Extracted text:
§ §
Broadly, I want to compare ratiometric intensity distributions between different groups.
Each age group (let's say D2 and D6) has 20+ animals across one or more biological replicates. For each animal I have measured intensity ratios (intensity in red channel divided by that in cyan) for 1000+ individual puncta, which I have graphed as violin plots. I have also pooled all the values within each replicate and within each age group. Abbreviated versions of these plots are in the examples, e.g. 5 individual D2 animals each from replicates 1 and 2, the pooled data for each replicate, and the pooled data for the whole age group.
The distributions reflect what's in the images: on D2, almost all objects are cyan (corresponding to low red/cy ratio) but there are also a minor population of small deep red puncta (high red/cy ratio); while on D6, there is a larger population of both red puncta (though not as high a ratio as D2) and pink (medium red/cy ratio) puncta.
Looking at both pictures and graphs, it's clear there is a big difference between D2 and D6 puncta that goes beyond just the mean and median. The distributions are obviously not Gaussian for either age, but the standard deviations are also significantly different (according to Welch's t), so does that mean both parametric tests and Kruskal-Wallis/Mann-Whitney would be inappropriate? Which statistical tests would be best when we want to consider the "shape" of distributions? Should different ages be compared age-pooled, replicate-pooled, or each animal treated as an individual replicate within one age group? How should substantial within-group variance be handled? I'm only really familiar with GraphPad Prism so tests possible in that suite would be preferred, although I recognize very large complex datasets may be better handled in R.
§ §
Provided records:
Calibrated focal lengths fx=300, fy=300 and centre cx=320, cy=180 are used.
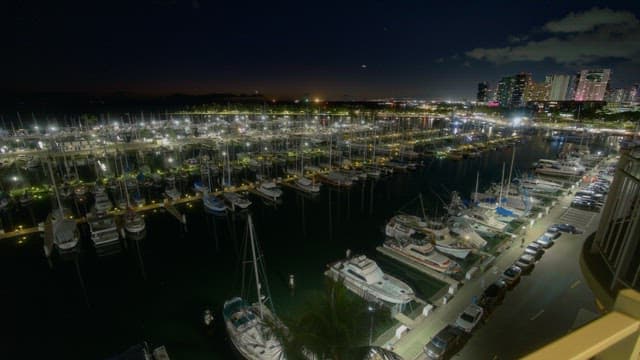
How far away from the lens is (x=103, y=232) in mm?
23906

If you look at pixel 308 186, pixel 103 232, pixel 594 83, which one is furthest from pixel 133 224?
pixel 594 83

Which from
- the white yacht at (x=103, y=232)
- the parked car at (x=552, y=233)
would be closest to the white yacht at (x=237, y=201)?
the white yacht at (x=103, y=232)

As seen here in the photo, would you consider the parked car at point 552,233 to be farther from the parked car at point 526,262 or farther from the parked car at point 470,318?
the parked car at point 470,318

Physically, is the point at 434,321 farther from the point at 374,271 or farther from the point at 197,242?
the point at 197,242

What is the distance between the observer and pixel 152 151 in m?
58.5

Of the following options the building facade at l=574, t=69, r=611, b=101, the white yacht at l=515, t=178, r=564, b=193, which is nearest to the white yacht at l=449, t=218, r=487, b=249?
the white yacht at l=515, t=178, r=564, b=193

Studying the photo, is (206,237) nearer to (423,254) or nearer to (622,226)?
(423,254)

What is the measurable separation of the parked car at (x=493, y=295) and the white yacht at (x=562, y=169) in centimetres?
3476

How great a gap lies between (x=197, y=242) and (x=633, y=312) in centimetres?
2637

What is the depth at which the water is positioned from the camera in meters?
15.1

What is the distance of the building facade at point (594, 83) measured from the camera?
188 m

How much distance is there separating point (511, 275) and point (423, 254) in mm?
4871

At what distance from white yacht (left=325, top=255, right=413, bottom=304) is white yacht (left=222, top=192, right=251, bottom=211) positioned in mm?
15712

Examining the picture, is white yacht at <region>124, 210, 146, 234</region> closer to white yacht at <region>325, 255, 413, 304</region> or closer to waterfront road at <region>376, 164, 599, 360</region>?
white yacht at <region>325, 255, 413, 304</region>
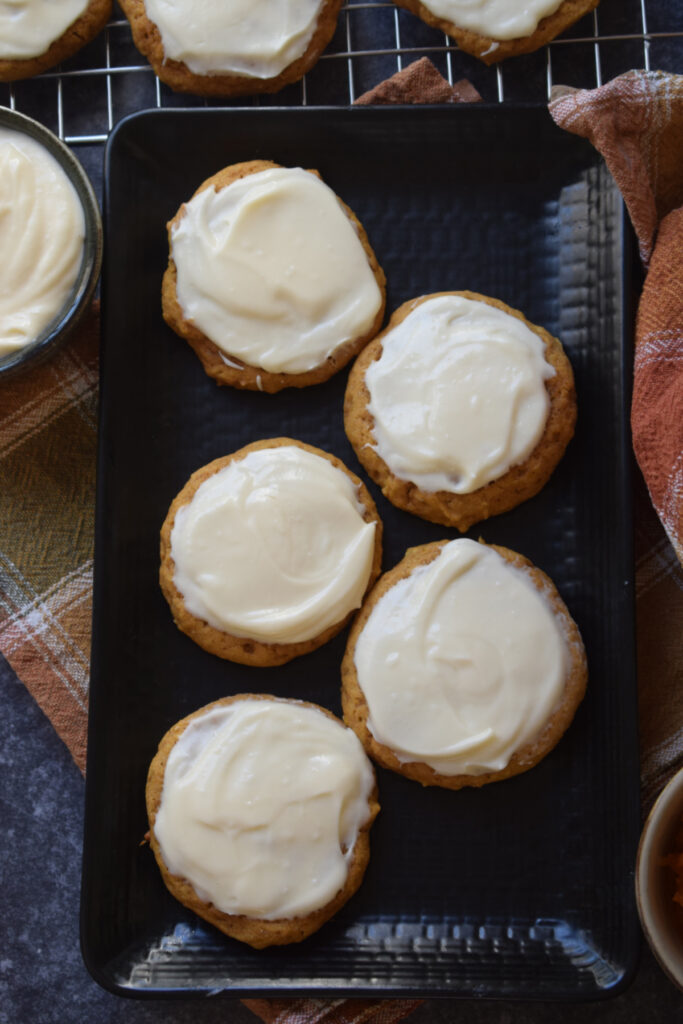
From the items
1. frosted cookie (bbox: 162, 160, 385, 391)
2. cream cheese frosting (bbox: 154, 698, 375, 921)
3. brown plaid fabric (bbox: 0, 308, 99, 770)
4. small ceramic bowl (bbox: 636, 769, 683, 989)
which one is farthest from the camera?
brown plaid fabric (bbox: 0, 308, 99, 770)

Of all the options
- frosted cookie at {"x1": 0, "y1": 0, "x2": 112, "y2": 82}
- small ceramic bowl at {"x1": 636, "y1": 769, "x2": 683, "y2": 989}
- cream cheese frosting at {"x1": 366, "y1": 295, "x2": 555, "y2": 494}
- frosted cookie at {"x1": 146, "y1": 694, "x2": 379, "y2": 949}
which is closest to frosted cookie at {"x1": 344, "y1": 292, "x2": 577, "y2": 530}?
cream cheese frosting at {"x1": 366, "y1": 295, "x2": 555, "y2": 494}

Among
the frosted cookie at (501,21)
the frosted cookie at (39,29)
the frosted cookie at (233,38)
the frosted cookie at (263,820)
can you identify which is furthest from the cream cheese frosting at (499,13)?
the frosted cookie at (263,820)

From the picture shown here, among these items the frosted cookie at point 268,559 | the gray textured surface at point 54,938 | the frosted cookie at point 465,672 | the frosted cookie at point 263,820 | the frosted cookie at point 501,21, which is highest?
the frosted cookie at point 501,21

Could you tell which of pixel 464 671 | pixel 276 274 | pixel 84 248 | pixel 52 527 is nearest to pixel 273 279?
pixel 276 274

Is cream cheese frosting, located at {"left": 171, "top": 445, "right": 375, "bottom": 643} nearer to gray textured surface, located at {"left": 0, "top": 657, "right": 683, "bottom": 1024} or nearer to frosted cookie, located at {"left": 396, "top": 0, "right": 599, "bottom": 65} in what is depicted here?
gray textured surface, located at {"left": 0, "top": 657, "right": 683, "bottom": 1024}

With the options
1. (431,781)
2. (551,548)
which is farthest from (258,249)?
(431,781)

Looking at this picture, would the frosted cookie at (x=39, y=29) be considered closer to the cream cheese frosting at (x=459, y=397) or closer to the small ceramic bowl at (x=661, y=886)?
the cream cheese frosting at (x=459, y=397)
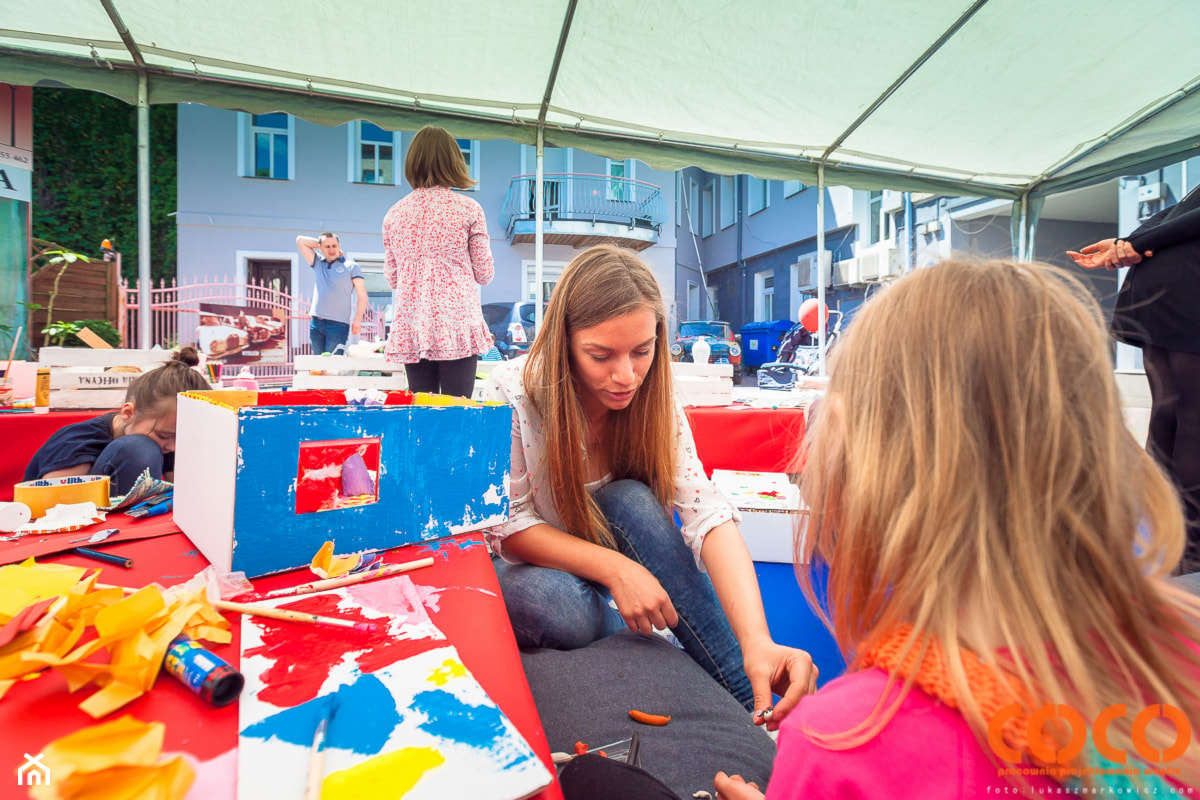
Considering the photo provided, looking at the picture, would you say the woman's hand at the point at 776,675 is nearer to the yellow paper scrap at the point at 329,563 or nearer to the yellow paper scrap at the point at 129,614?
the yellow paper scrap at the point at 329,563

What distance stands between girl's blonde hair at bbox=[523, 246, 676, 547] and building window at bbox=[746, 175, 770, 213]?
38.9 ft

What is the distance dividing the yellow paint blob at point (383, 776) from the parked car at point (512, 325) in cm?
740

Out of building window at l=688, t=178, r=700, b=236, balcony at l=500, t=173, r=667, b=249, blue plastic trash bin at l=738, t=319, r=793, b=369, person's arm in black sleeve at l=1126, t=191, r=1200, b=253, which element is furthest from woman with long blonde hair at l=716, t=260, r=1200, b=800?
building window at l=688, t=178, r=700, b=236

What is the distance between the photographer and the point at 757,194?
12.2m

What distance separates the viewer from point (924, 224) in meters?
7.84

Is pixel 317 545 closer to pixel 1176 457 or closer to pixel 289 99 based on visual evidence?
pixel 1176 457

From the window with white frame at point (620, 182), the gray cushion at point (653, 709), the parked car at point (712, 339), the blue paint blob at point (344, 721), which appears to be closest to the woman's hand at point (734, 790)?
the gray cushion at point (653, 709)

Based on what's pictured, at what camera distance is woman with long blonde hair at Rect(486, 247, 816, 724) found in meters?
1.06

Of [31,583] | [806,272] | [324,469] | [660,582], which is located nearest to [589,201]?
[806,272]

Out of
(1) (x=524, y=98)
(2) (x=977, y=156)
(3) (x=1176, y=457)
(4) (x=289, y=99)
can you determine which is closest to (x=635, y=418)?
(3) (x=1176, y=457)

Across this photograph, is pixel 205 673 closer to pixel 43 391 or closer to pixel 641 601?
pixel 641 601

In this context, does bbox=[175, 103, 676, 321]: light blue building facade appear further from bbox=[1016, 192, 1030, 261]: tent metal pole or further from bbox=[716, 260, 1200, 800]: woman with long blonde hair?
bbox=[716, 260, 1200, 800]: woman with long blonde hair

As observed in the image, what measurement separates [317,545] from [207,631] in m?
0.21

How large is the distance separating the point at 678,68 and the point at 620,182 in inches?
290
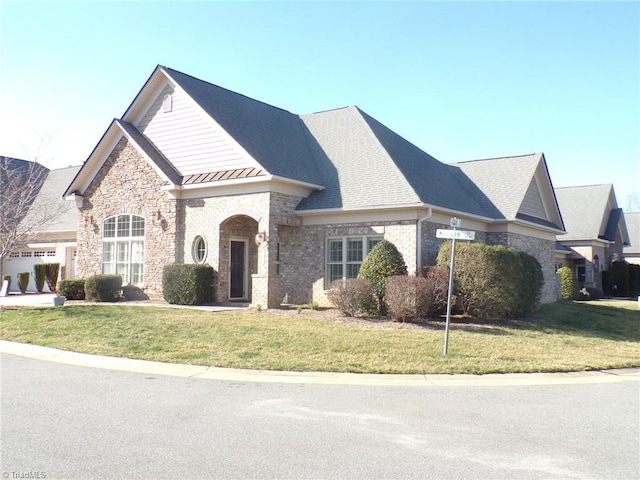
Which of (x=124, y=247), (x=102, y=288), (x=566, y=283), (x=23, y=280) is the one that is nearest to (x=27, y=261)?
(x=23, y=280)

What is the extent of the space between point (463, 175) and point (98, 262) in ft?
52.2

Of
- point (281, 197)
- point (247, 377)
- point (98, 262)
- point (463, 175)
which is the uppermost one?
point (463, 175)

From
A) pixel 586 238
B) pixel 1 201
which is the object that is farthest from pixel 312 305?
pixel 586 238

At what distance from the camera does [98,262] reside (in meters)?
22.9

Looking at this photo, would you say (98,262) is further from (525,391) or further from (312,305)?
(525,391)

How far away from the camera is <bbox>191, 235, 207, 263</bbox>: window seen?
66.3ft

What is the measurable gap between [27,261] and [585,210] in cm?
3355

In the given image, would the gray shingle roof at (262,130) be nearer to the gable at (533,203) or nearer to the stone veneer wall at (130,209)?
the stone veneer wall at (130,209)

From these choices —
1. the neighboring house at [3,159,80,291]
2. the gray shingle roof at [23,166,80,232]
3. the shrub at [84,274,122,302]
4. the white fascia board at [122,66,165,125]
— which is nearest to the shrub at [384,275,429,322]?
the shrub at [84,274,122,302]

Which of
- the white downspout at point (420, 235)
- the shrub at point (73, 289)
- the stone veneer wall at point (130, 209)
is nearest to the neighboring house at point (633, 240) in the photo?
the white downspout at point (420, 235)

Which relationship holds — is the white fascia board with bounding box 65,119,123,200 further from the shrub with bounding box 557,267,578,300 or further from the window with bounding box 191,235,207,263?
the shrub with bounding box 557,267,578,300

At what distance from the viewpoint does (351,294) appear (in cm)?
1571

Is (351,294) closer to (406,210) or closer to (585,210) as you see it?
(406,210)

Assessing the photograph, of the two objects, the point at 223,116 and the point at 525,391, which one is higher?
the point at 223,116
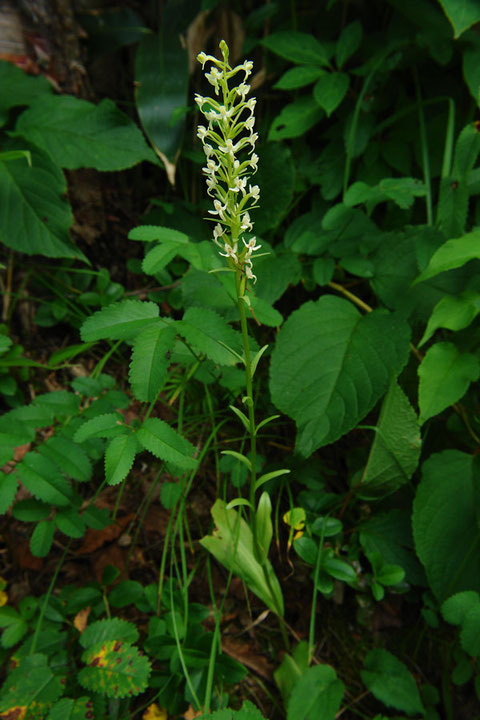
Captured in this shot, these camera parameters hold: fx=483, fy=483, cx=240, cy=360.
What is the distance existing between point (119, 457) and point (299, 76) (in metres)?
1.51

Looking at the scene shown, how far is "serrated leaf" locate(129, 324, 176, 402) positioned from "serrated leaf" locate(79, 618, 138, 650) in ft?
2.13

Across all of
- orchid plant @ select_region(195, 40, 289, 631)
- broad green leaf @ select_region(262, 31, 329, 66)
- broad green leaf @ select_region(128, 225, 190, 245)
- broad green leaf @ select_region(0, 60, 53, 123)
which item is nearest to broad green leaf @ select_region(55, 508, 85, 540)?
orchid plant @ select_region(195, 40, 289, 631)

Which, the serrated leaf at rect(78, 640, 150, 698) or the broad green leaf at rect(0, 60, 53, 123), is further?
the broad green leaf at rect(0, 60, 53, 123)

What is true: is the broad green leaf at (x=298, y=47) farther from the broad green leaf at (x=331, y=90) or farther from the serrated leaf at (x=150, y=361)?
the serrated leaf at (x=150, y=361)

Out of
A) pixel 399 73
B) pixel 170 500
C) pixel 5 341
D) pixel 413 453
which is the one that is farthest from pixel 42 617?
pixel 399 73

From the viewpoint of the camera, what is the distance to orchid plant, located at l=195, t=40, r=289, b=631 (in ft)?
2.76

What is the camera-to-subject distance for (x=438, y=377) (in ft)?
4.29

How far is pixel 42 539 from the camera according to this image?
1.22 metres

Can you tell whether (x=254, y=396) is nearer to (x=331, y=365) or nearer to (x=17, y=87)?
(x=331, y=365)

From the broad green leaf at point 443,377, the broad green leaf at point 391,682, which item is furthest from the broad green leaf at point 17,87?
the broad green leaf at point 391,682

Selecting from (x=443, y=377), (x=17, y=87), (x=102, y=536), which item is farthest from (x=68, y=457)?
(x=17, y=87)

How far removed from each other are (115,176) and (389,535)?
174 cm

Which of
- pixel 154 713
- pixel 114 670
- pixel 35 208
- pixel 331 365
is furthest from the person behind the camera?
pixel 35 208

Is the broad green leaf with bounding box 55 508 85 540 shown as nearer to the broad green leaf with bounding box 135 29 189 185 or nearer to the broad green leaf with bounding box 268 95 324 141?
the broad green leaf with bounding box 135 29 189 185
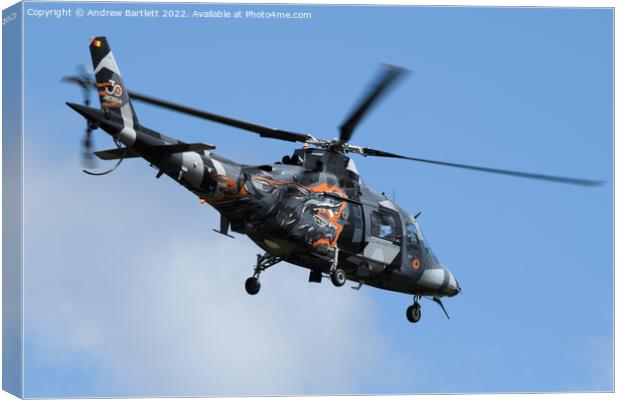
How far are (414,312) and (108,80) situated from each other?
12.6m

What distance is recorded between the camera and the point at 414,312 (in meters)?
38.9

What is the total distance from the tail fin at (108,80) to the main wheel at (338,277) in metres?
7.05

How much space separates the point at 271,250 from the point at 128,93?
19.4 ft

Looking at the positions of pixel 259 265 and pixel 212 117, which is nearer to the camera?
pixel 212 117

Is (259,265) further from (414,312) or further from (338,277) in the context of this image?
(414,312)

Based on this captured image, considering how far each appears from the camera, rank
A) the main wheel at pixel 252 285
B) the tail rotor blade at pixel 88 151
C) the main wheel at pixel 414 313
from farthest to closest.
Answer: the main wheel at pixel 414 313 → the main wheel at pixel 252 285 → the tail rotor blade at pixel 88 151

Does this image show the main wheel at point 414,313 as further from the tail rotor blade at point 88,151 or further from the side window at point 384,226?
the tail rotor blade at point 88,151

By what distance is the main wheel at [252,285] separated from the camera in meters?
35.2

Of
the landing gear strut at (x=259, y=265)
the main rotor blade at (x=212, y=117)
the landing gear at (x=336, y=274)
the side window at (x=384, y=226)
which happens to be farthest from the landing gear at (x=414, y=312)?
the main rotor blade at (x=212, y=117)

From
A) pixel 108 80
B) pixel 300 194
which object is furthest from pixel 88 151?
pixel 300 194

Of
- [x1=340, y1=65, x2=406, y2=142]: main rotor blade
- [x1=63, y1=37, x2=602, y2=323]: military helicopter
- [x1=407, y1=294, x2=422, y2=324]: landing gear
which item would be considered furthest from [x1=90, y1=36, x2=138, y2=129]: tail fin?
[x1=407, y1=294, x2=422, y2=324]: landing gear

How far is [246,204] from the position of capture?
33281mm

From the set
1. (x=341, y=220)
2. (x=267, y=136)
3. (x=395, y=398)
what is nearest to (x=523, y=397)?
(x=395, y=398)

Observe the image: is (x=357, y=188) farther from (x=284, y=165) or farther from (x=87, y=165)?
(x=87, y=165)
§ §
Tasks to complete:
[A] In the post on comparing ratiometric intensity distributions, rewrite the passage starting at "Each age group (let's" and ending at "whole age group.", substituting "box plots" for "violin plots".
[B] In the post on comparing ratiometric intensity distributions, what software package does the writer say they are really familiar with?

Results for the exercise:
[A]
Each age group (let's say D2 and D6) has 20+ animals across one or more biological replicates. For each animal I have measured intensity ratios (intensity in red channel divided by that in cyan) for 1000+ individual puncta, which I have graphed as box plots. I have also pooled all the values within each replicate and within each age group. Abbreviated versions of these plots are in the examples, e.g. 5 individual D2 animals each from replicates 1 and 2, the pooled data for each replicate, and the pooled data for the whole age group.

[B] GraphPad Prism.